**PASSAGE SHOWN**

Mirick v. State

204 S.W. 222 | Tex. Crim. App. | 1918

Appellant was convicted of rape of Nellie Pannell, a little cripple girl, eleven years old, and his punishment assessed at ninety-nine years in the penitentiary. The evidence was amply sufficient to sustain the conviction.

The court's charge, together with those specially requested by appellant, which were given fairly, fully and aptly submitted every question necessary and proper to be submitted. There was no objection to the charge.

The rape was shown to have been committed on the night of December 25, 1917. The indictment was preferred on December 27th. Appellant was then under arrest and confined on the charge. Doubtless, as the statute requires, he was duly served with a copy of the indictment. The trial was set for January 2, 1918. A special venire was duly ordered and summoned to appear on that date and were then in attendance. The record shows that some twenty minutes before the case was called for trial the county attorney discovered that the indictment had been lost. He thereupon filed a written motion so stating and attached thereto what he alleged was a substantial copy of the original indictment. The court then made an order to the effect that the county attorney had suggested the loss of the indictment and that the court was of the opinion that the State was entitled to, and granted leave to substitute the indictment. It seems at that time the court did not enter on his docket that the original was in fact substituted, but later in the minutes of the court had entered an order to that effect. It appears that appellant and his attorneys were present when all these proceedings occurred. Appellant has three bills of exceptions on the subject. He claimed at the time that he had the right to contest such substitution and that he desired to do so; but he did not then, nor at any other time, make any such contest. From the record there can be no doubt but the substituted copy was in truth and in fact a true copy of the lost original. It was held by this court in Bowers v. State, 45 Tex.Crim. Rep., that the only contest which can be made when a lost indictment is attempted to be substituted is that such substitute is not a substantial copy of the original. As stated, appellant only a few days before the loss and attempted substitution of the indictment had been served with a true copy thereof. He doubtless still had that. But whether he did or not, there is no intimation in this record that the substitute was not a true and correct and substantial copy of the original. The proceedings in making this substitution were *391 substantially in accordance with the statute and decisions thereunder. 2 Vernon's Crim. Stats., p. 249; 1 Branch's Ann. P.C., p. 268.

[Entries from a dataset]

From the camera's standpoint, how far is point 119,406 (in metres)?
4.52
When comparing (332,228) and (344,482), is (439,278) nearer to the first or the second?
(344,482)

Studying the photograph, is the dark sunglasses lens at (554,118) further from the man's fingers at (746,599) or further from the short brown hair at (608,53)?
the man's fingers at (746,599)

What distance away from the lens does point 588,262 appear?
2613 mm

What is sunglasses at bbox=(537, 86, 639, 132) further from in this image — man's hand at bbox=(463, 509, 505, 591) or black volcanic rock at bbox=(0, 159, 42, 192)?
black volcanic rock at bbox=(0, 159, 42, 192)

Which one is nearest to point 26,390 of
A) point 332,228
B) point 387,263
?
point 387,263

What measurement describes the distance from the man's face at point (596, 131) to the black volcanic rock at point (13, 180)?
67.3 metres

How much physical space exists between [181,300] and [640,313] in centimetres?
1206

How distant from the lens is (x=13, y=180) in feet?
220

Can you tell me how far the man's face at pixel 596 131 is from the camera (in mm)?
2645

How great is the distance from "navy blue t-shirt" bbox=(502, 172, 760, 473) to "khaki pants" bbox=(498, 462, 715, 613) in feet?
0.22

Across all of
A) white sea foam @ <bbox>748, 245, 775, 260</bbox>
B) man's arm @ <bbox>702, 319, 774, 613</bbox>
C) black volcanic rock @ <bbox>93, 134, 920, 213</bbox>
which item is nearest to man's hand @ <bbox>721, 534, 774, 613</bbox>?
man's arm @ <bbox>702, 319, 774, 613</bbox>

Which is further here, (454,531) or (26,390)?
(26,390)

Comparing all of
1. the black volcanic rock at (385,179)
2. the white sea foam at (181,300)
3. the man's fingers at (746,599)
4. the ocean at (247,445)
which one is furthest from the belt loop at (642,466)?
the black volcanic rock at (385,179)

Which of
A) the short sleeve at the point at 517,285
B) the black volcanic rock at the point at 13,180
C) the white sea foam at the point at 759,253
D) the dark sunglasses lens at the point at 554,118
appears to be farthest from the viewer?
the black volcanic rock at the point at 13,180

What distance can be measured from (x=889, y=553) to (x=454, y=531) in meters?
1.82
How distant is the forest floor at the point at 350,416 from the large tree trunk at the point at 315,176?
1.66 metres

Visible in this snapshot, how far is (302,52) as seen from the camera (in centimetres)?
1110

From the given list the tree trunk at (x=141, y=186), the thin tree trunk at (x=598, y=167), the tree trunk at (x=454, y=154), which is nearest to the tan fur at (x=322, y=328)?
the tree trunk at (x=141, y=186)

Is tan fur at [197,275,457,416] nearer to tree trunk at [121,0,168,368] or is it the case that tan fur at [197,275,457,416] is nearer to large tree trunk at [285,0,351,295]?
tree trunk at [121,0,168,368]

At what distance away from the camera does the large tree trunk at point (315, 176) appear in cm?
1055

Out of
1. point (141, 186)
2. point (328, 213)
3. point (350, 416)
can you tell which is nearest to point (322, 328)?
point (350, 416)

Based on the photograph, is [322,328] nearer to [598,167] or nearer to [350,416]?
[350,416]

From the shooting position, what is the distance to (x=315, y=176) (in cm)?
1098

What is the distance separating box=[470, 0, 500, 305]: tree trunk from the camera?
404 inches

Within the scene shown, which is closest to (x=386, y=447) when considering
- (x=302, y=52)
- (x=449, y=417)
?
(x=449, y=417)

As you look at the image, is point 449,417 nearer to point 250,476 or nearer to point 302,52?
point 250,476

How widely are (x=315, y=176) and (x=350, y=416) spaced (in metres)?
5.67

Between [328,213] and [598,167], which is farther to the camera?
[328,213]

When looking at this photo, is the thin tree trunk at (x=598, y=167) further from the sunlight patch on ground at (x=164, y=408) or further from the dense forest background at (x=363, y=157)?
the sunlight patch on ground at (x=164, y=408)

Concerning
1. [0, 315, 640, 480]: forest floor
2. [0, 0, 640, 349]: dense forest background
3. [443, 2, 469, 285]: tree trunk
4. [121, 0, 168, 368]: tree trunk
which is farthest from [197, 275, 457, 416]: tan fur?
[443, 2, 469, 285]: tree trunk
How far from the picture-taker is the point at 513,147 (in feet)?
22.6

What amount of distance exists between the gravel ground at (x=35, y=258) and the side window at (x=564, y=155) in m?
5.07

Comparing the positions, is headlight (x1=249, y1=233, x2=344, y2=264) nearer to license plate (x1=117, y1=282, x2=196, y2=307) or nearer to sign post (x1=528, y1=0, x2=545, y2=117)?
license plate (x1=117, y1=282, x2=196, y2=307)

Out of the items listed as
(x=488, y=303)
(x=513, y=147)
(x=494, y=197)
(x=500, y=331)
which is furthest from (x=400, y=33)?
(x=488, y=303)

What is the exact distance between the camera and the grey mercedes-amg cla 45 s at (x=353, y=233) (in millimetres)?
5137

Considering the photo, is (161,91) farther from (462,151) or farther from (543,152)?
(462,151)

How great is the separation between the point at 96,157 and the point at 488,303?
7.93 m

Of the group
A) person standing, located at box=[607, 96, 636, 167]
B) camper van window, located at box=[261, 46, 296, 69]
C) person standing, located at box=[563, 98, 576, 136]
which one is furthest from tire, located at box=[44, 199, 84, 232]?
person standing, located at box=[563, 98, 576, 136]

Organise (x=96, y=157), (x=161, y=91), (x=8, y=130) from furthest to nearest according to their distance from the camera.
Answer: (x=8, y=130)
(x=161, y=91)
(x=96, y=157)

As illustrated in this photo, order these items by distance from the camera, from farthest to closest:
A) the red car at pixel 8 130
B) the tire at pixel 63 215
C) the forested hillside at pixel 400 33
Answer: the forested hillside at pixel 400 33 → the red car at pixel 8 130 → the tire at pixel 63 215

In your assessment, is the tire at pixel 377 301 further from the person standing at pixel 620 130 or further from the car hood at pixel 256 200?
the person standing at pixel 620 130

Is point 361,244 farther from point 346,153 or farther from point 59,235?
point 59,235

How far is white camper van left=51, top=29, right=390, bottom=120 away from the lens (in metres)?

**WRITTEN PROBLEM A**
According to the court opinion, what date was the trial set for?
**WRITTEN PROBLEM B**
Arrange the lines of the listing as a JSON list of strings, one string per line and blank lines left out, starting at the line that contains "Of the group" and ending at the last line of the listing.
The court opinion and the listing come from unrelated sources.

**EXPECTED OUTPUT A**
January 2, 1918.

**EXPECTED OUTPUT B**
[
  "Of the group",
  "A) person standing, located at box=[607, 96, 636, 167]",
  "B) camper van window, located at box=[261, 46, 296, 69]",
  "C) person standing, located at box=[563, 98, 576, 136]",
  "which one is furthest from tire, located at box=[44, 199, 84, 232]?",
  "person standing, located at box=[563, 98, 576, 136]",
  "Organise (x=96, y=157), (x=161, y=91), (x=8, y=130) from furthest to nearest according to their distance from the camera.",
  "Answer: (x=8, y=130)",
  "(x=161, y=91)",
  "(x=96, y=157)",
  "As illustrated in this photo, order these items by distance from the camera, from farthest to closest:",
  "A) the red car at pixel 8 130",
  "B) the tire at pixel 63 215",
  "C) the forested hillside at pixel 400 33",
  "Answer: the forested hillside at pixel 400 33 → the red car at pixel 8 130 → the tire at pixel 63 215",
  "In your assessment, is the tire at pixel 377 301 further from the person standing at pixel 620 130 or further from the car hood at pixel 256 200?",
  "the person standing at pixel 620 130",
  "Is point 361,244 farther from point 346,153 or farther from point 59,235?",
  "point 59,235",
  "How far is white camper van left=51, top=29, right=390, bottom=120 away from the lens (in metres)?"
]